28 Motivos: - Em primeiro lugar, porque a importância de cada uma das esferas é desigual nos diferentes territórios

e, portanto, a presença e a habilidade social, na expressão empregada por Fligstein e Abramovay, dos atores existentes em cada esfera é muito diversa. Há situações concretas em que os atores da sociedade civil são especialmente influentes e tiveram, inclusive, uma participação histórica decisiva na implementação da ideia e da abordagem territorial; há outras situações em que os mercados praticamente não existem ou são muito incompletos, de modo que a força política das organizações empresariais é reduzida; e há outras em que as agências estatais encontram-se muito divididas diante da proposta territorial e atuam de forma bastante fragmentada, algumas favorecendo a sua implementação, outras dificultando-a. - Em segundo lugar, como a implementação do enfoque territorial está associado à execução de programas governamentais com determinadas características, volume de recursos e peso político na estrutura da máquina governamental, essa circunstância afeta de modo significativo a decisão e o interesse dos atores sociais de cada uma das três esferas de participarem na política territorial. - Em terceiro lugar, a combinação das três esferas na institucionalidade territorial pode ser muito dificultada ou mesmo inviabilizada pela existência de agudos conflitos políticos no território, principalmente entre atores do mercado e da sociedade civil, em torno, por exemplo, da constituição de mercados, da apropriação da terra e de trajetórias antagônicas de desenvolvimento regional. Em casos como esses, a própria governança territorial é posta em cheque e a combinação das três esferas na institucionalidade territorial pode ser inviabilizada. Os resultados dependem, em parte, da capacidade dos atores do Estado de administrar os conflitos ou de sua decisão de assumir a posição e os interesses de um dos lados da disputa.

29 Habilidades sociais (social skill) desses grupos, definida como sua capacidade de induzir e de obter a cooperação

de outros, de liderar coalizões políticas que vão refletir a sua força e competência na ação social. (Abramovay, 2006. p.07)

O conteúdo e a razão de ser de uma política ou estratégia de desenvolvimento abrangem as potencialidades, interesses e conflitos do meio territorial (não somente como base geográfica, mas também como contexto de relações socioinstitucionais com conteúdo espacial) em torno de um processo de mudança social de caráter endógeno, capaz de produzir solidariedade e cidadania, e que possa conduzir de forma articulada e permanente a melhoria do bem-estar da população de uma localidade ou uma região (Mancini et al, 2011, p. 68).

De acordo com Bonnal et al (2012), na verdade tem de haver o protagonismo social territorial que é entendido como o processo por meio do quais determinados atores sociais existentes no território agem coletivamente como portadores da abordagem territorial e como impulsionadores principais tanto da institucionalidade como do desenvolvimento territorial, ou seja, o protagonismo social é impossível de ser concebido sem ideias que expressem os interesses dos atores e que os adaptem à formulação de propostas mais gerais que fundamentem e viabilizem suas estratégias de formação de coalizões com outros atores.

Segundo, Bandeira (2006, p. 35):

O essencial a ter em vista é que a abrangência territorial da região deve privilegiar sua funcionalidade para a articulação de atores sociais, políticos e econômicos.
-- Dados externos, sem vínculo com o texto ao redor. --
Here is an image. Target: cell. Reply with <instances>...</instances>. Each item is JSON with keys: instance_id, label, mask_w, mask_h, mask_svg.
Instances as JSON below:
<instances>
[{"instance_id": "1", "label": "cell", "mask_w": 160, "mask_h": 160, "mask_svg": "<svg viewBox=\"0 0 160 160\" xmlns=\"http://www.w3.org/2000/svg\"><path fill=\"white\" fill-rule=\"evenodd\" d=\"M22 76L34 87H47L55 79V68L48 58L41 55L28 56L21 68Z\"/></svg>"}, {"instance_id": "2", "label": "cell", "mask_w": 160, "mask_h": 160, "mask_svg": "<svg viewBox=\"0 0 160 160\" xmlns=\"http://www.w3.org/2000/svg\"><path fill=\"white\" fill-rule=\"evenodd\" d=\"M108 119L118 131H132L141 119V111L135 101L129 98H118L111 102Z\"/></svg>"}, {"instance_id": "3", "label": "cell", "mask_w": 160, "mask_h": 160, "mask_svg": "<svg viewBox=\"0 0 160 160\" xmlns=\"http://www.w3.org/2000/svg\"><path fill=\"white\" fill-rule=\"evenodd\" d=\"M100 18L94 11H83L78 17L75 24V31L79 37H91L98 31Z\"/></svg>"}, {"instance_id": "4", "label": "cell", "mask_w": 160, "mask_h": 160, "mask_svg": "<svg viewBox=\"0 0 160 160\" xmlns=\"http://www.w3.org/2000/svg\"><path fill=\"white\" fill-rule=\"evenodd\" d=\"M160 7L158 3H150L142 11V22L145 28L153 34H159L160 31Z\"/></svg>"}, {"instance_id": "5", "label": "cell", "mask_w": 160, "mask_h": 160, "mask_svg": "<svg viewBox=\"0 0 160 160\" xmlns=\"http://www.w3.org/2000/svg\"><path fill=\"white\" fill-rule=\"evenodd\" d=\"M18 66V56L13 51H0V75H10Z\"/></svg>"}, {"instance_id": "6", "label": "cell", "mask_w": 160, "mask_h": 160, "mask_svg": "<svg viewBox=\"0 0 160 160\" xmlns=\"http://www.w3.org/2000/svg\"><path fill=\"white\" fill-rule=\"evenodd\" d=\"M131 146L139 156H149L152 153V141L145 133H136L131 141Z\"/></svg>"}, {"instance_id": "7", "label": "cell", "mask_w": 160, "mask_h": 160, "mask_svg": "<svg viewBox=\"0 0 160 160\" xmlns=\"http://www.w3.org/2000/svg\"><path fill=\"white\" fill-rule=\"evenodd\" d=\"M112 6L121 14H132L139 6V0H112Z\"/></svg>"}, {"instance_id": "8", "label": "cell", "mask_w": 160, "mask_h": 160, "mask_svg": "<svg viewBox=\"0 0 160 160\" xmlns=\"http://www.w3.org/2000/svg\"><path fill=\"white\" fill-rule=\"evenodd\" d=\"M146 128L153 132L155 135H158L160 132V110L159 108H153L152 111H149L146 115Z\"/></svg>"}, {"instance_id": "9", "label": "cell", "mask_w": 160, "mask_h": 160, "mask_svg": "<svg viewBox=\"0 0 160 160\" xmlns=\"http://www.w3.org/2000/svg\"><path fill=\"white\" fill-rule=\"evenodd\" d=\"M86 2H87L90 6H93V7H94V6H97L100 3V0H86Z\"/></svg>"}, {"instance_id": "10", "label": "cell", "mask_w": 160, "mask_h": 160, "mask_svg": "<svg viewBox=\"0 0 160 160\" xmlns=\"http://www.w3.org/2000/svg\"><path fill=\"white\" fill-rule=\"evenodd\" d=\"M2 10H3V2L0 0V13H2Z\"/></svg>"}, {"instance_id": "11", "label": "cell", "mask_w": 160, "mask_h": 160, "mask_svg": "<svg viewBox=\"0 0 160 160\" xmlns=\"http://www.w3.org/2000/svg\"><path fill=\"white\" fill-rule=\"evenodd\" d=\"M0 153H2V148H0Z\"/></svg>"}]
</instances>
O sucesso nessa articulação é fundamental para que as regiões se tornem social e politicamente relevantes, não sendo apenas objeto passivo para ações concebidas e implementadas “de fora para dentro” e “de cima para baixo”.

Para Bonnal et al (2012), sem a elaboração e a adoção de ideias agregadoras, que estabeleçam objetivos e linguagens comuns para diferentes atores, os processos de fragmentação de interesses e de rent seeking (busca de rendas, vantagens, privilégios) e os fenômenos de free riding (comportamento oportunista) dos atores sociais individuais são praticamente impossíveis de serem contornados, inviabilizando o surgimento de protagonismo social no território e comprometendo as possibilidades de aperfeiçoamento e de consolidação da institucionalidade territorial e de articulação de atores e de políticas públicas, indispensáveis para a sustentabilidade dos processos de desenvolvimento rural.